A new Wall Street Journal poll of prominent economists revised their collective GDP growth estimate for the year from 2.7% to 2.2%. To some extent the worry about a slowdown is based on the current price of the dollar. Another factor is a slowdown of economies overseas. Yet another is that consumer spending will be hog-tied by rising gasoline prices and mediocre job creation. As experts ratchet down expectations, more and more of them have stepped toward zero growth for U.S. gross domestic product this year.
The world of economists was shaken recently as the Atlanta Federal Reserve moved its forecast for this year to zero GDP growth. Some analysts believe that if the Fed raises rates, recent growth in business world, among consumers, in the stock market and in the housing market will deteriorate. At what point will consumers pull back if they see the value of their retirement funds drop, or they believe that the housing market may dip again, even if it does not match the catastrophe of 2006 through 2010?
Some economists have made dire warnings recently, Business Insider reported:
HSBC chief economist Stephen King warned in a note to investors that unlike the 2008 recession, there is a lack of “policy ammunition” to jump start the economy out of a downturn.

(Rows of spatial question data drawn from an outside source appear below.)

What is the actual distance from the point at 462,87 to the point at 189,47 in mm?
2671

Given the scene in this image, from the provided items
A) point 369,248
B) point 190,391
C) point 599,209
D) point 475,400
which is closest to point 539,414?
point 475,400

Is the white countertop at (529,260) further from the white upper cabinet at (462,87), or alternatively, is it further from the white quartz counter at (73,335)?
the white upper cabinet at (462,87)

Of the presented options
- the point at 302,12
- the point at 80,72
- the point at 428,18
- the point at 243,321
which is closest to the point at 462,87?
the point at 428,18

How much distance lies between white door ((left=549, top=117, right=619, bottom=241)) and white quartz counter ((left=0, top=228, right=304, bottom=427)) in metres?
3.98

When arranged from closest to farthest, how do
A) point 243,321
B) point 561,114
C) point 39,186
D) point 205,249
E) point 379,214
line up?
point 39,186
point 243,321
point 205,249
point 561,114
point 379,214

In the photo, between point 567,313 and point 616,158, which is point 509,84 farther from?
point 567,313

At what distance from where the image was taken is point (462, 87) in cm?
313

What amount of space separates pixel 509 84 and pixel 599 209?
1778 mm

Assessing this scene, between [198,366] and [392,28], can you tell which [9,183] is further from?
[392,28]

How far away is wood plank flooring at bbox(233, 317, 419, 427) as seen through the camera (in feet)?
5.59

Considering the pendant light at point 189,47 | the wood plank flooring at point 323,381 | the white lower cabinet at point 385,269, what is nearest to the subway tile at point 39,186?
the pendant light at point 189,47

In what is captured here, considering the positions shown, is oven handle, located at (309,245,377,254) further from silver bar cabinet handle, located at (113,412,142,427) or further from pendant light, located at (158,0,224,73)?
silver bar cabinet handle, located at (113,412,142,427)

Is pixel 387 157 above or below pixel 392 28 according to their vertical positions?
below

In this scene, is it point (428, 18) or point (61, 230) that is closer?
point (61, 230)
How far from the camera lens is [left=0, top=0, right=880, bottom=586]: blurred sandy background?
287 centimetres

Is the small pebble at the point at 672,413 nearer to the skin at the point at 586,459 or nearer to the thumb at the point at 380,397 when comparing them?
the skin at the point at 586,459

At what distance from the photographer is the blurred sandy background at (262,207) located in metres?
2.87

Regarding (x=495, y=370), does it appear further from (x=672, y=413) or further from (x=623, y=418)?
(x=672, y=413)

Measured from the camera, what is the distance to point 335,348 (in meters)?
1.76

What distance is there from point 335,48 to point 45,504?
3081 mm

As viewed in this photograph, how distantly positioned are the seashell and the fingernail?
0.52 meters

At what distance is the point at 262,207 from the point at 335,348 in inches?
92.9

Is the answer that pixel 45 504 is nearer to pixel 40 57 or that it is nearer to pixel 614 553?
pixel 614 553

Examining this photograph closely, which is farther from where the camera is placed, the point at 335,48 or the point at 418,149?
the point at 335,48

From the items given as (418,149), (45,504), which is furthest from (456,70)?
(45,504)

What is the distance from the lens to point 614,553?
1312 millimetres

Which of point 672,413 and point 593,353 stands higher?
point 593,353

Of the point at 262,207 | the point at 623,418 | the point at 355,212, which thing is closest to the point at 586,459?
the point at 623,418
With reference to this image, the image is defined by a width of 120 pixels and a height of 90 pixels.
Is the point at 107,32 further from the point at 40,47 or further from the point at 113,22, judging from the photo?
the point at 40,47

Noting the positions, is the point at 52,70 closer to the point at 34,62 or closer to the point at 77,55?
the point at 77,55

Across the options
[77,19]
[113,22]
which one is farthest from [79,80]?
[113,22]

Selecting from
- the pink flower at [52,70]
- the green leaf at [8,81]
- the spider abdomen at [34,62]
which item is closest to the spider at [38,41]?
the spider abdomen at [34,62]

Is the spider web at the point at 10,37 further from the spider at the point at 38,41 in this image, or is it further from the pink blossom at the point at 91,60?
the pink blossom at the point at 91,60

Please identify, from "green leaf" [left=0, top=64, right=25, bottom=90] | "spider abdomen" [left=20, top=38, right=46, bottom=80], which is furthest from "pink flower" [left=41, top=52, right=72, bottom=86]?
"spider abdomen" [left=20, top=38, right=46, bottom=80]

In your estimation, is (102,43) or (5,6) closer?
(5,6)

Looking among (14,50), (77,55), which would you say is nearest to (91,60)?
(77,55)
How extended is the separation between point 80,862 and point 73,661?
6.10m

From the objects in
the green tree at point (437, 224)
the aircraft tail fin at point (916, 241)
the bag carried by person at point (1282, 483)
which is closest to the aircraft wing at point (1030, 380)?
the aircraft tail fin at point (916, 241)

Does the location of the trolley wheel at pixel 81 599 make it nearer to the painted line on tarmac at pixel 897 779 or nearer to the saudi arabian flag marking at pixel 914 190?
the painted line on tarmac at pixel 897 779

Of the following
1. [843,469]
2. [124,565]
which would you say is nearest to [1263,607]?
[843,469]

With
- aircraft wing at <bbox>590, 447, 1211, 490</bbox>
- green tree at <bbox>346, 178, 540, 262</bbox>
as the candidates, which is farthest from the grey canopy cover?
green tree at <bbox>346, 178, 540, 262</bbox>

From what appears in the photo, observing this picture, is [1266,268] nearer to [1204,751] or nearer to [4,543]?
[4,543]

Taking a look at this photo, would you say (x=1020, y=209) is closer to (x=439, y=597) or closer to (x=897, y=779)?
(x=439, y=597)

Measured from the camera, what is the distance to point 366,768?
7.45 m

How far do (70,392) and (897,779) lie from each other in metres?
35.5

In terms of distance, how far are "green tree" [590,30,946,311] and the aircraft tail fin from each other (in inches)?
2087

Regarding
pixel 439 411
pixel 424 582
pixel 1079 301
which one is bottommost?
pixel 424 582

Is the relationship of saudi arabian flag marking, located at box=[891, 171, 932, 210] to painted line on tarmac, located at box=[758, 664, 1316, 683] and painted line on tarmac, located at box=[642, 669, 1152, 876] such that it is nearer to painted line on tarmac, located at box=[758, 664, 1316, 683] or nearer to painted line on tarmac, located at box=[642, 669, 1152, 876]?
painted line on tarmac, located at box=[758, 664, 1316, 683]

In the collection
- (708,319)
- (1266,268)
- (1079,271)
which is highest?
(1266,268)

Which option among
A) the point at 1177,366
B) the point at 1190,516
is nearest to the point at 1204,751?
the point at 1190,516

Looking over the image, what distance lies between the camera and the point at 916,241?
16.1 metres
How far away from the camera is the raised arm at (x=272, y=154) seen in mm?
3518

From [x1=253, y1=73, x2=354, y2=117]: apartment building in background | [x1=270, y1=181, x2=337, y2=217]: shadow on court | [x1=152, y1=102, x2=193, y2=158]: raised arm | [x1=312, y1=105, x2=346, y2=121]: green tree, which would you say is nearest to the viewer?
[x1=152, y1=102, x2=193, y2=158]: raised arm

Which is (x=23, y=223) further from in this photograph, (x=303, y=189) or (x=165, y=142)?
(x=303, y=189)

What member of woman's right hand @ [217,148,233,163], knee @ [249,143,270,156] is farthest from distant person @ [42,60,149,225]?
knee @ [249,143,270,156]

Whereas previous recoveries have enabled monetary and fiscal policymakers to replenish their ammunition, this recovery — both in the US and elsewhere — has been distinguished by a persistent munitions shortage. This is a major problem. In all recessions since the 1970s, the US Fed funds rate has fallen by a minimum of 5 percentage points. That kind of traditional stimulus is now completely ruled out.
To use a favored phrase, central banks have “run out of ammunition.” To salvage a troubled economy, they would need to give money away.
The most probable argument about as sharp slowing of GDP growth is that trade partners and U.S. companies that do much of their business overseas cannot weather a stagnant economy, a similar condition and a drop in GDP growth in China to 5% — the combination would be overwhelming. The American consumer cannot carry GDP on its shoulders forever.
If the consumer is two-thirds of gross domestic product, then a slide in confidence, married to years of stagnant income, eventually will take a toll.